Yasmin and Saeeda, two Afghan women refugees at the Shaiekhabad camp said they
voted for Karzai ''because he's liberal and we like him.''
Saira, their 40-year-old mother, said she also voted for Karzai because she wanted to
put an end to her country's bloodshed.
At the same camp, Khadija, 25, was quick to respond on why she voted for Karzai.
''You see Afghanistan is marching toward progress. For the first time in the country's
history women are allowed to participate in the Loya Jirga (Grand Assembly),'' she told IPS.
''Under Karzai the situation with regard to women's rights would be improved,'' added
Khadija.
Other male candidates, she said, tend to ''humiliate'' Afghan women.
Apart from the millions of Afghans who voted in their homeland, about 850,000
refugees living in neighbouring Pakistan and Iran also voted - the largest out-of-country
election ever.
Afghan refugees first fled to Pakistan in 1978, after a communist government seized
power in Kabul. The influx mushroomed after the then Soviet Union occupied Afghanistan
in December 1979, growing to more than four million in the 1980s.
In the mid-1990s, the radical Islamist Taliban faction seized control over southern
Afghanistan and Kabul. Taliban offensives in northern Afghanistan in the late 1990s sent
hundreds of thousands of new refugees into Pakistan and Iran and displaced large
numbers of people within Afghanistan.
International bodies have endorsed the elections, with the largest monitor group - The
Free and Fair Elections Foundation of Afghanistan - describing them as ''fairly
democratic''.
An exit poll conducted by the Washington-based International Republican Institute, a
U.S. think tank associated with President George W. Bush's Republican Party, showed
Karzai heading for a landslide.
Karzai, a member of Afghanistan's largest ethnic group - the Pashtun - was picked to
head a transitional government after the Taliban militia was ousted by U.S.-led forces, at
the end of 2001, for refusing to hand over al-Qaeda chief Osama bin Laden.
On Saturday in the Afghan capital Kabul, 15 opposition candidates complained of fraud
when washable ink rather than permanent ink was found to have been used to mark
voter's fingers. As a result, reports of multiple voting were widespread.
But the tension was diffused on Monday when key candidates threatening to boycott the
result were promised an independent United Nations investigation of any irregularities.
The Afghan-U.N. Joint Electoral Management Body (JEMB) is setting up a panel to
investigate. Privately, election officials say few votes were fraudulent and would have no
major effect on the poll.
The candidates welcomed the investigation.
''We (will) accept the results of the investigations, whatever it be,'' said Abdul Hadi
Khalilzai, a presidential candidate.
Meanwhile, officials from the Afghan elections board said ballot boxes are being moved
from 34 provinces, Iran and Pakistan to eight regional counting centers.
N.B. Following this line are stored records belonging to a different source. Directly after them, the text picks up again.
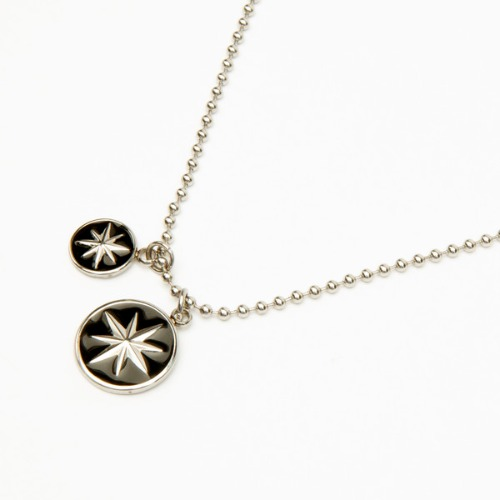 19FW COMPASS CIRCLE NECKLACE
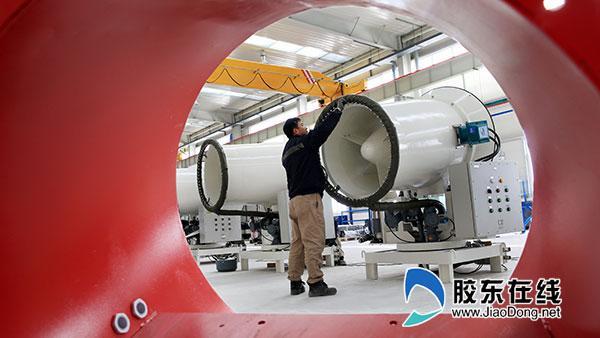 秦皇岛首创思泰意达环保科技有限公司技术人员在安装远程射雾器产品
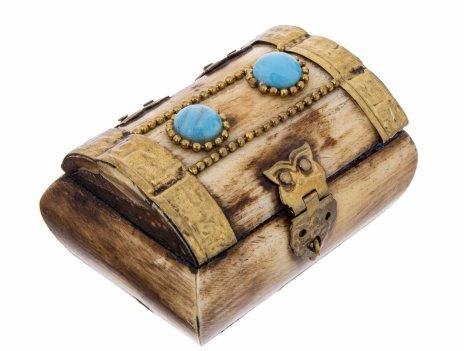 купить Шкатулка в форме сундука, с вставками из натуральных камней, латунь, кость, натуральные камни, Индия, 1970-1990 гг.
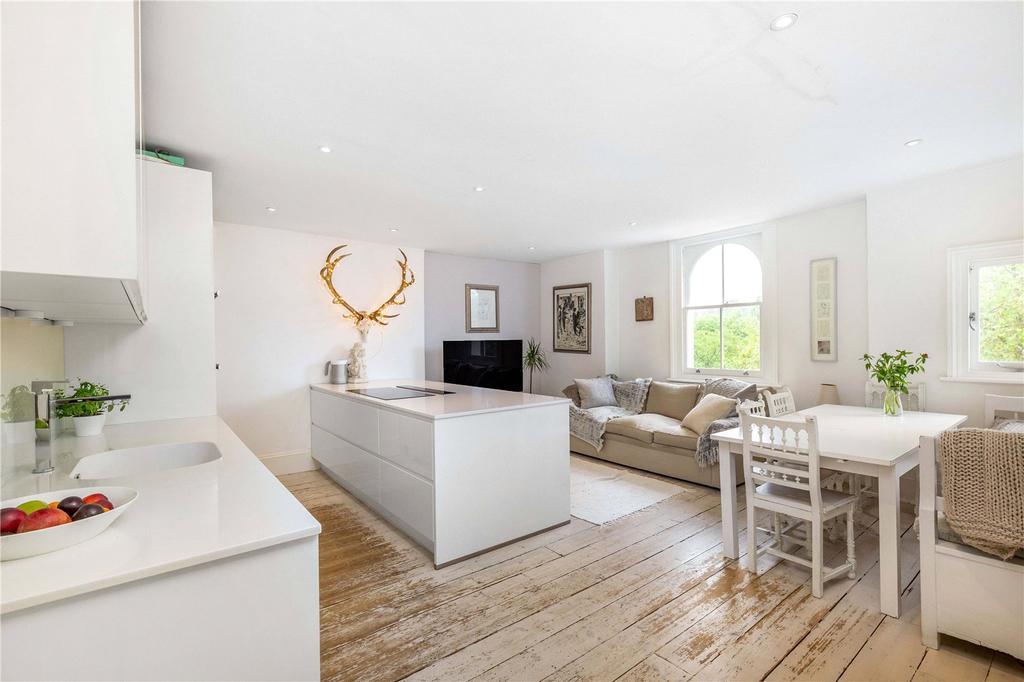 Image 1 of 16 : Kitchen/ Living Room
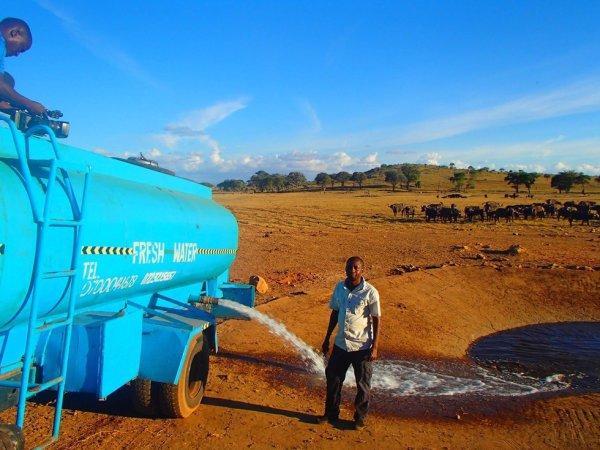 Farmer, który sam ratuje tysiące afrykańskich zwierząt przed śmiercią z pragnienia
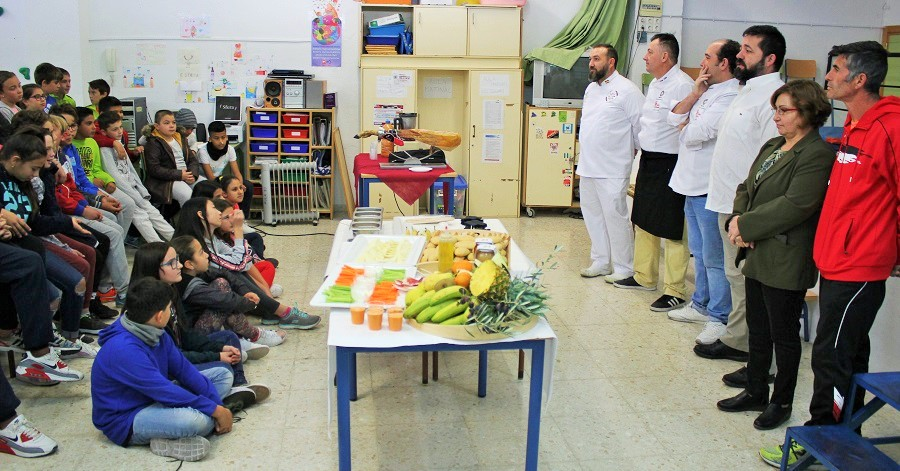 Actividad taller de cocina saludable para escolares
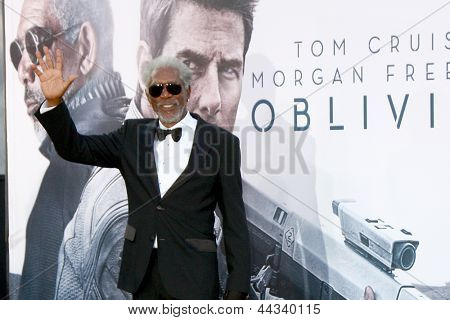 LOS ANGELES - APR 10:  Morgan Freeman arrives at the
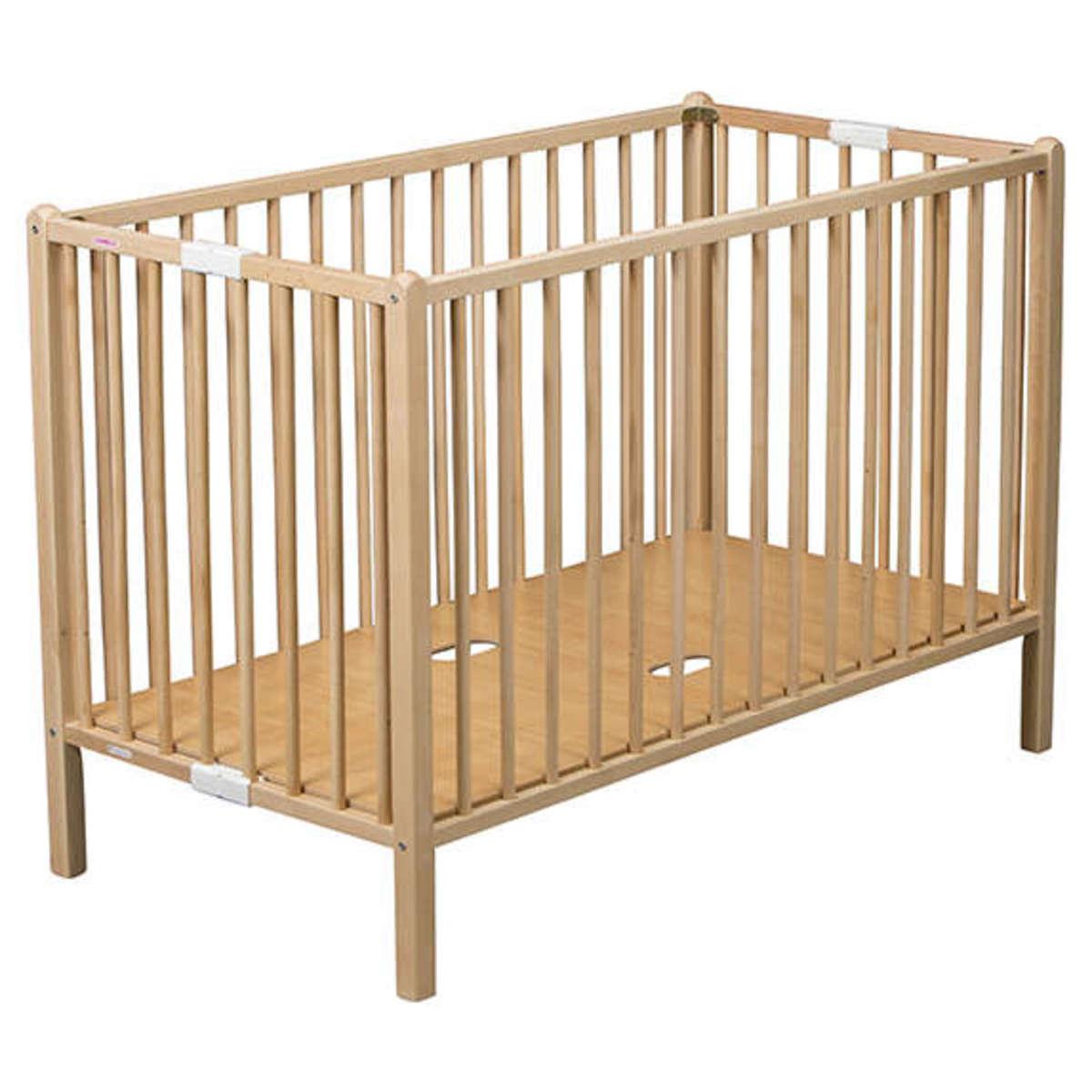 combelle lit b b pliant rom o 60 x 120 cm lit b b combelle sur l 39 armoire de b b. Black Bedroom Furniture Sets. Home Design Ideas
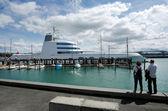 Luxury motor yacht mooring at Auckland Wynyard Wharf — Stock Photo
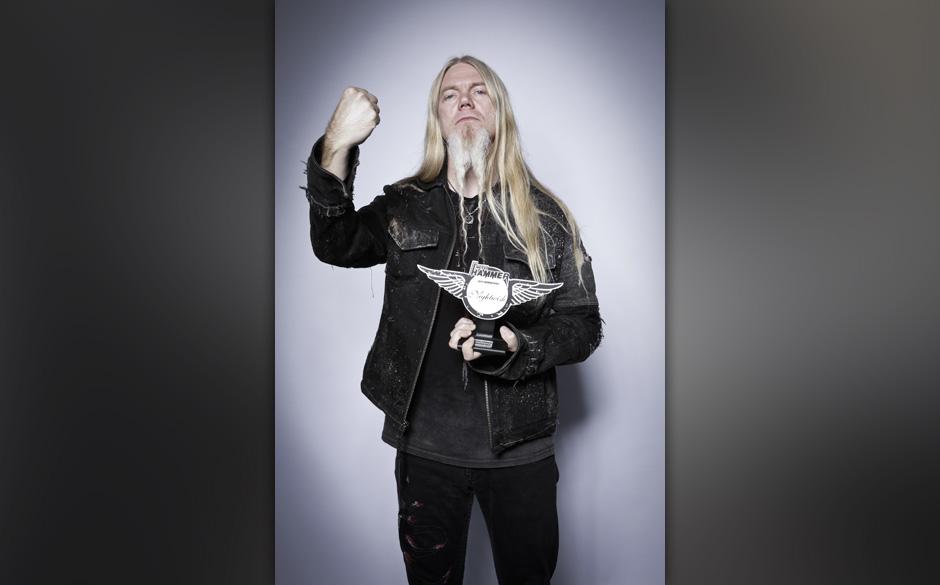 Marco Hietala von Nightwish nahm für seine Band den Preis als beste internationale Band entgegen.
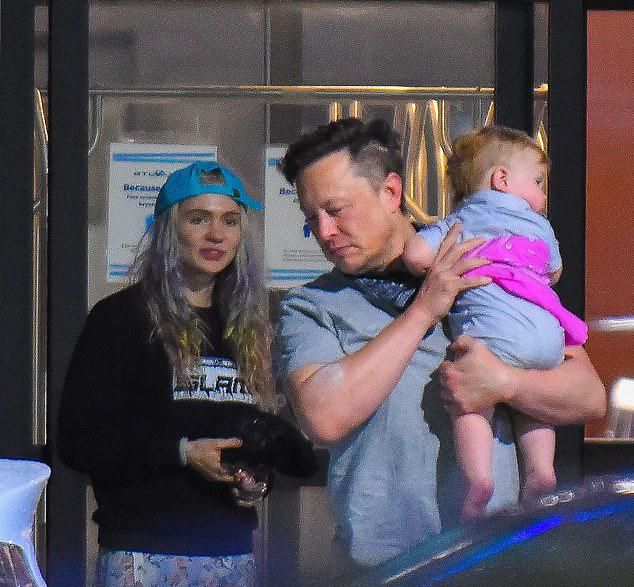 Tỷ phú Elon Musk bế con tới New York diễn hài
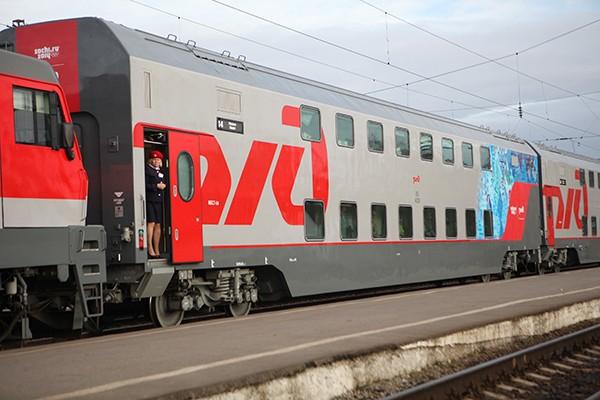 Двухэтажный поезд Москва-Питер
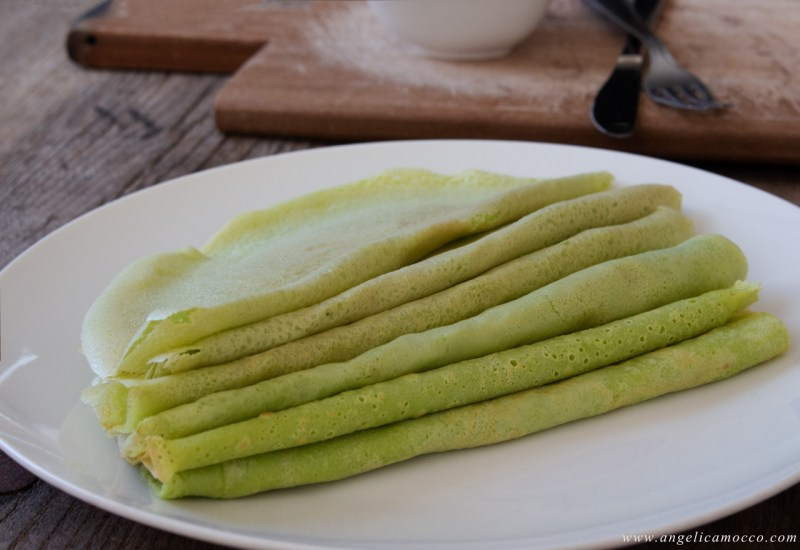 Crepes di piselli con salsa tonnata senza glutine e latticini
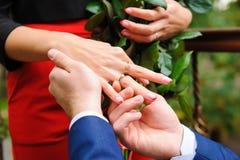 提出结婚提议的人对女朋友 免版税库存图片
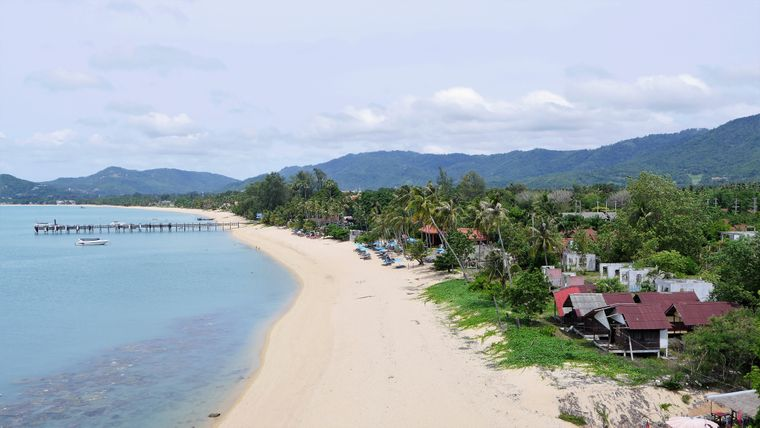 An diesem abgelegenen Strandabschnitt liegt der Viewpoint von Maenam – von dort hast du einen tollen Ausblick auf den Ort.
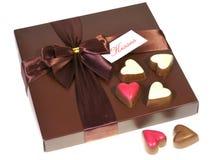 Une boîte de chocolats avec un ruban Photo stock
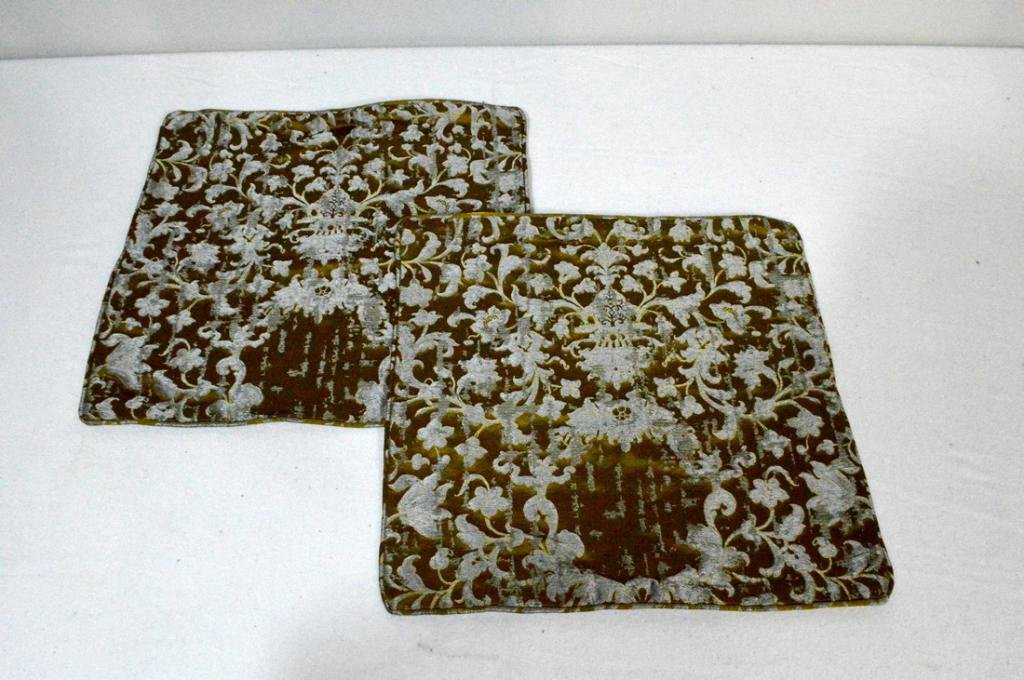 Pair of Fortuny Throw Pillow Cases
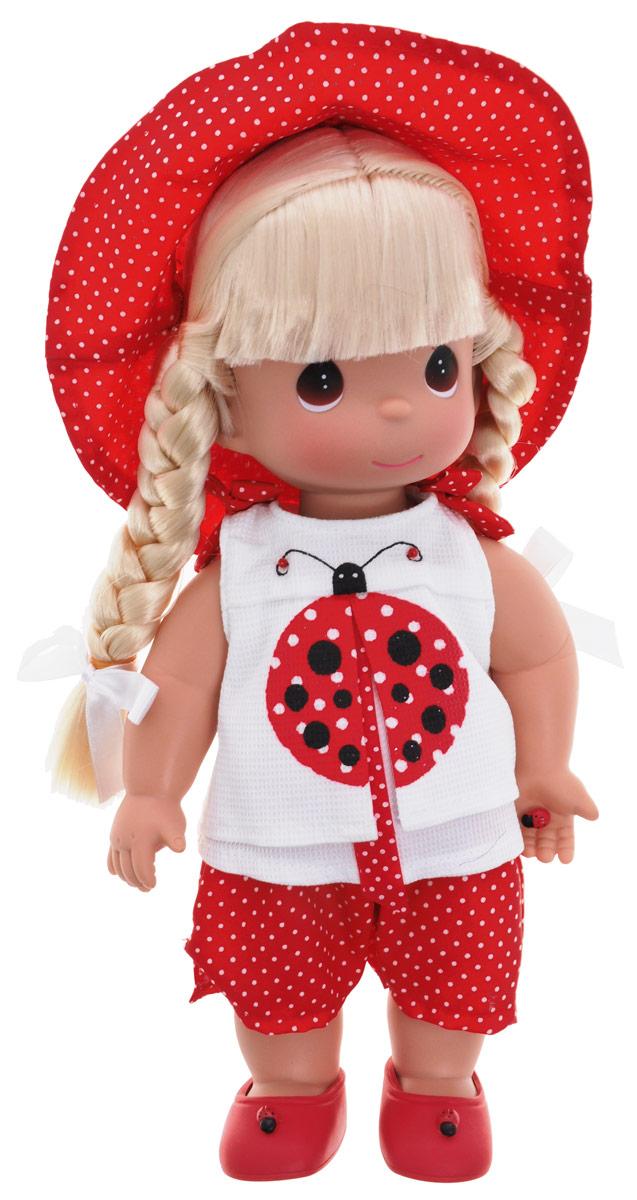 Precious Moments Кукла Горошинка блондинка4451Коллекция кукол Precious Moments ростом выше 30 см насчитывает на сегодняшний день более 600 видов. Куклы изготавливаются из качественного, безопасного материала и имеют пять базовых точек артикуляции. Каждый год в коллекцию добавляются все новые и новые модели. Каждая кукла имеет свой неповторимый образ и характер. Она может быть подарком на память о каком-либо событии в жизни. Куклы выполнены с любовью и нежностью, которую дарит нам известная волшебница - создатель кукол Линда Рик! Кукла Горошинка одета в красные шорты в горошек и белую маечку, украшенную изображением божьей коровки. На голове куклы - красная шляпка в горошек, на ногах - красные туфельки. Вся одежда у куклы съемная. У Горошинки светлые волосы, заплетенные в две косички, и большие карие глаза. В руке девочка держит божью коровку. Игра с куклой разовьет в вашей малышке чувство ответственности и заботы. Порадуйте свою принцессу таким великолепным подарком!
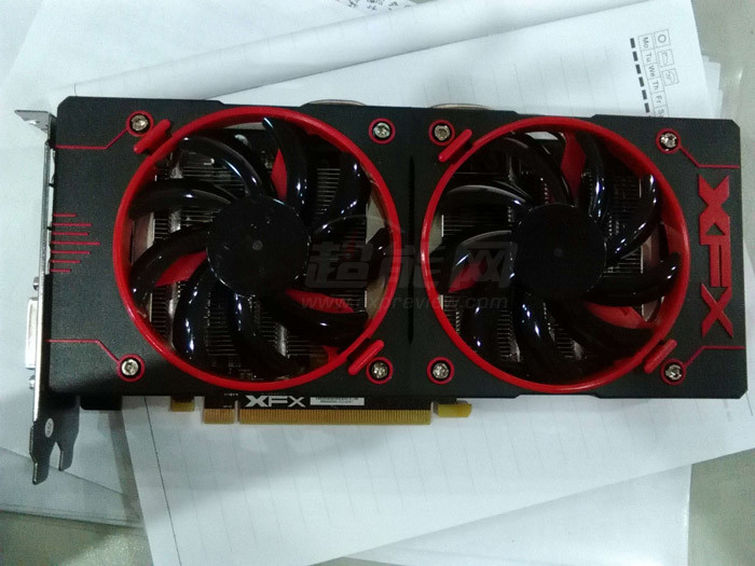 AMD: La Radeon R9 380X bientôt annoncée ?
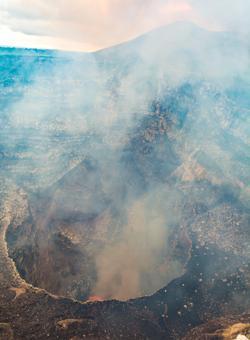 cratere attivo del vulcano masaya
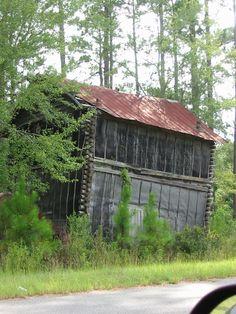 Log Tobacco Barn, Georgia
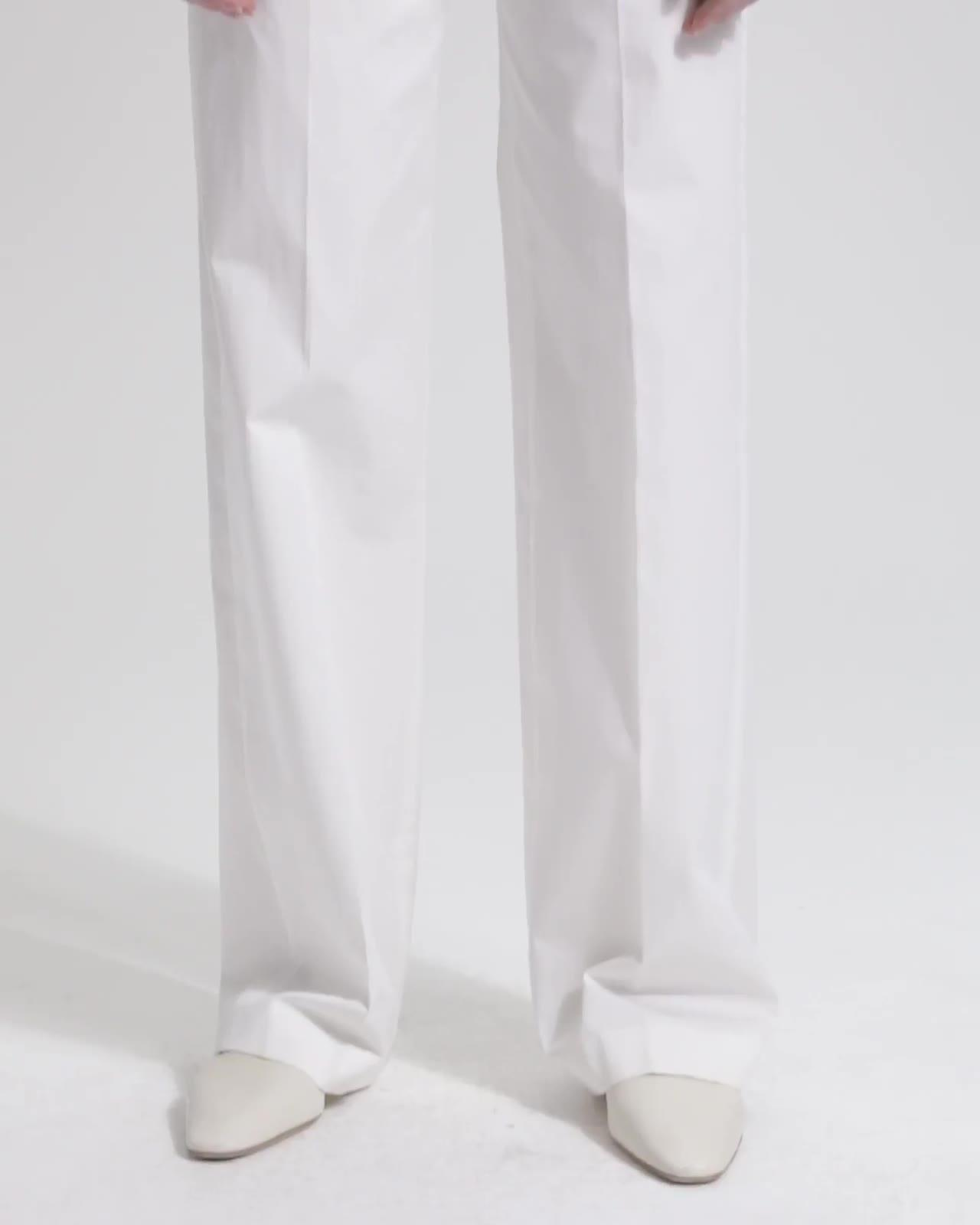 Clean Trouser in Classic Chino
The transfer of ballot boxes from Kabul polling stations, Maidan Wardak, Panjshir,
Parwan, Logar, and Kapisa, and of the Afghan refugees in Pakistan and Iran will be
gathered for counting in Kabul's Taj Big Hill.
Qutbuddin Qayem, of the Afghan election board, said it may take a lot of time to collect
the boxes. The election results will be announced after three weeks, he said.
In Kabul, U.S. ambassador Zalmai Khalilzad met with the candidates about their
complaints.
Masouda Jalal, a presidential candidate, said she and the others talked to Khalilzad, the
European Union and the election board. ''We discussed the election day, our problems, and
our views on the way to solve them,'' she told Pajhwak Afghan News.
Shereen Bibi, a 20-year-old Afghan student in the posh University Town area of
Peshawar while rejecting the poll rigging charges and the subsequent boycott, told IPS:
''Two of the presidential candidates, Abdul Hasib Aryan and Syed Ishaq Gilani, have already
withdrawn their candidature from the race, while the others, who announced the boycott
on election day did so, because they had seen the writings on the wall.''
On Tuesday, U.N. Secretary-General Kofi Annan congratulated Afghans on ''their
patience, resilience and civic maturity'' during the presidential election process that
culminated in Saturday's vote.
Annan said the inquiry into reported polling irregularities will ensure that the procedures
are more reliable for local and parliamentary elections scheduled for next year.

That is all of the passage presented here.